Featuring TV and film favourites such as Nigel Havers and Martin Jarvis, The Ambassador Theatre Group’s ‘The Importance of Being Earnest’ is a charming and humorous adaptation of the Oscar Wilde classic. Director Lucy Bailey delivers a twist, employing a popular meta-play mechanic.
a charming and humorous adaptation of the Oscar Wilde classic.
Wildes’ critically-acclaimed masterpiece, subtitled ‘A Trivial Comedy for Serious People’, follows the escapades of Jack and Algernon as they assume false identities to escape the pressures and obligations of society and win the hearts of their objects of desire, Gwendolen and Cecily.
The play explores the nature of Victorian society and its emphasis on wealth and status, particularly exploring marriage as an act of social elevation, rather than as a demonstration of love. Wilde also mockingly portrays the selective nature of Victorian morality, with the two male leads repeatedly lying to and deceiving other characters, yet being forgiven once their social standing and wealth are established.
On arrival the audience is greeted by a spectacular set, detailing a beautiful two-story house,
reminiscent for me of the quality and style of set seen earlier this year during the Royal Shakespeare
Company’s run of ‘Love’s Labour’s Won’. However the keen-eyed may notice that the house isn’t
entirely period for the Wilde’s late-19th century setting.
The start of the first scene is not announced by the raising of the curtain, a musical introduction or a lighting cue, but simply by Nigel Anthony’s entrance as the Butler, Lane, and the delivery of his first line among sounds of hushing from the audience. As Havers enters as Algernon, sporting a pair of bright red Nike trainers with his Victorian costume, it becomes apparent that there is a device at play, but it’s not until the scene is interrupted
by a fluffed sound cue and interjection from the Director that the true nature of the twist is revealed.

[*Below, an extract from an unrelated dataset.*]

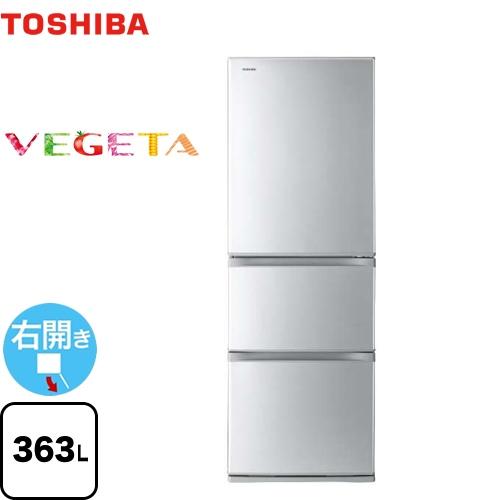 [GR-R36S-S] 東芝 冷蔵庫 ベジータ 右開き 片開きタイプ 363L 3ドア 【2~3人向け】 【大型】 シルバー 【送料無料】【大型重量品につき特別配送※配送にお日にちかかります】【設置無料】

The play is set against the backdrop of a dress rehearsal of ‘The Importance of Being Ernest’ by a fictional amateur dramatics group, The Bunbury Company of Players, held in the home of two members of the group. The mechanic of the reunion of the Company to perform a revival of ‘The Importance’, as they fondly refer to it, is cleverly used to explain the fact that the actors are significantly older than the characters they play.
The first act is littered with costume, lighting and sound goofs and gags, out-of-character quips from the cast and interruptions to the course of the play by the Director. In between scenes, there is charming interplay between the members of the amateur group, with affairs and tensions amid members becoming apparent. This establishes the nature and bonds between the characters in the group and the use of the meta-play well, however it also serves to distract somewhat from Wilde’s play, particularly during the establishing scenes. The cast rise to the challenge of playing two layers of character well, with some clever amateurish overacting, although the first act ends with a nod to both Anthony and Jarvis’ panto careers with a rather cringe-worthy wink to the audience and both actors prancing off stage.

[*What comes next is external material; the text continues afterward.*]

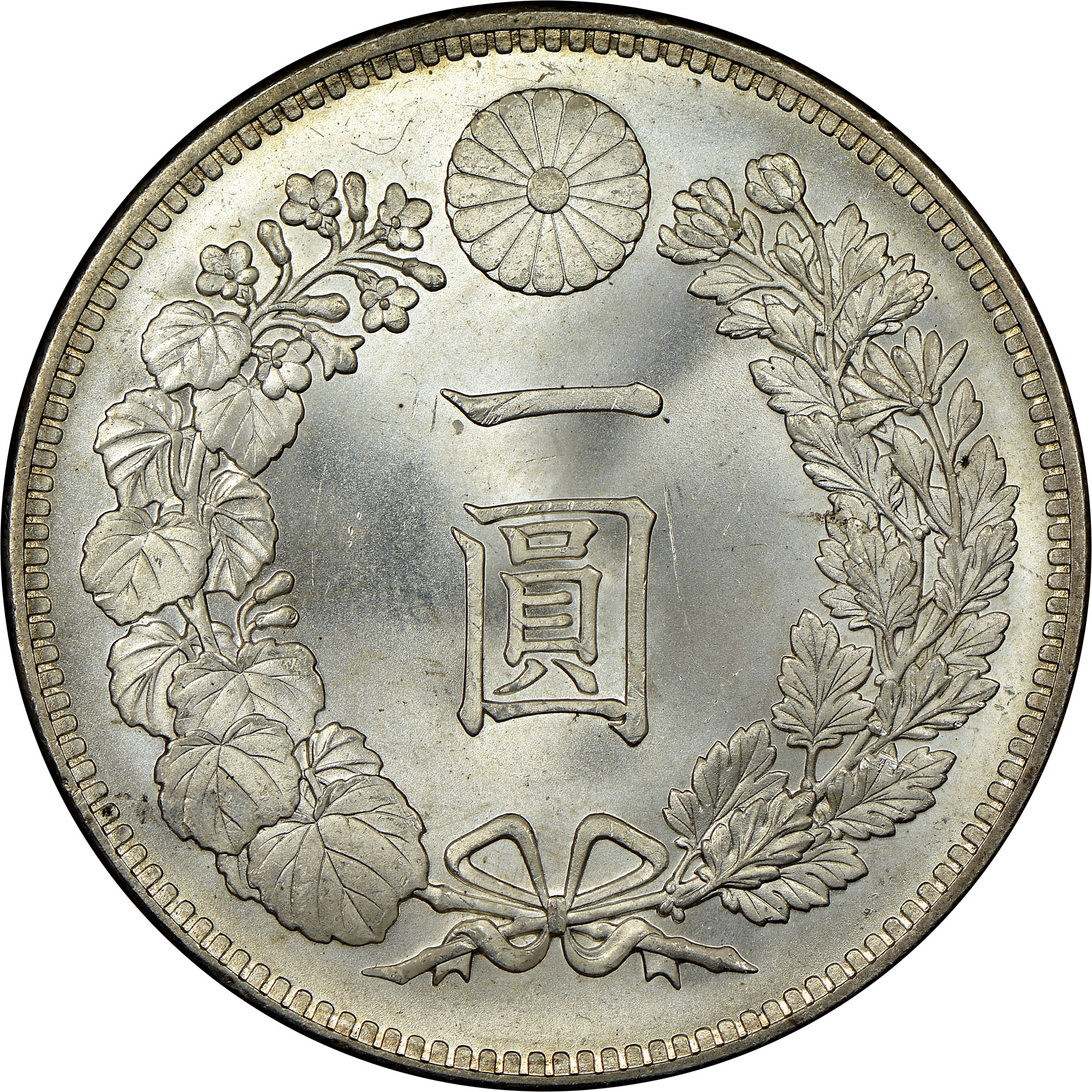 Vnt coin guide japan - Bar du coin st-jerome quote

In Act 2, references to the amateur group are significantly more light-handed and disappear altogether as the act progresses, becoming a more serious and dedicated version of Wilde’s play. It is during this part of the performance that the quality of acting can really be appreciated, with a particularly excellent portrayal of a loathsome and haughty Lady Bracknell by Sian Phillips.
Overall the use of the meta-play mechanic was an interesting twist on the performance. I enjoyed the story of the Bunbury Company of Players, felt there were some intriguing characters and sub-plots and was left wanting to know more about their story. As a presentation of ‘The Importance of Being Earnest’, the first act felt a little too slapstick with the second act being much more enjoyable as I was able to engage in the play once it was being played, literally, in earnest, although the set and costumes were excellent throughout.